§ Input material:
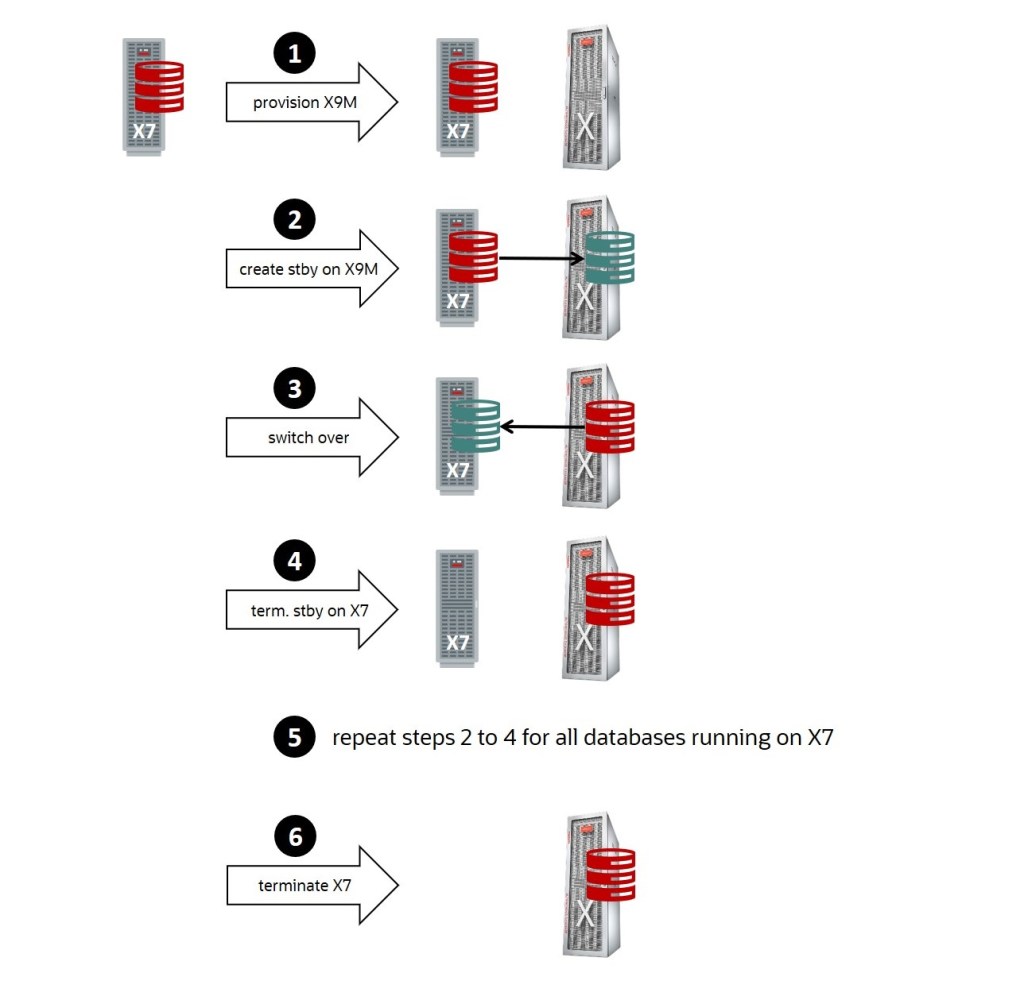 X7

1

provision X9M

X7

X

2

create stby on X9M

X7

X

3

switch over

X7

X

4

term. stby on X7

X7

X

5 repeat steps 2 to 4 for all databases running on X7

6

terminate X7

X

§ Task item: Copy out exactly the line holding "5 repeat steps" and each line after it through the end of the entries, and leave out everything else.

§ Response to the exercise:
5 repeat steps 2 to 4 for all databases running on X7

6

terminate X7

X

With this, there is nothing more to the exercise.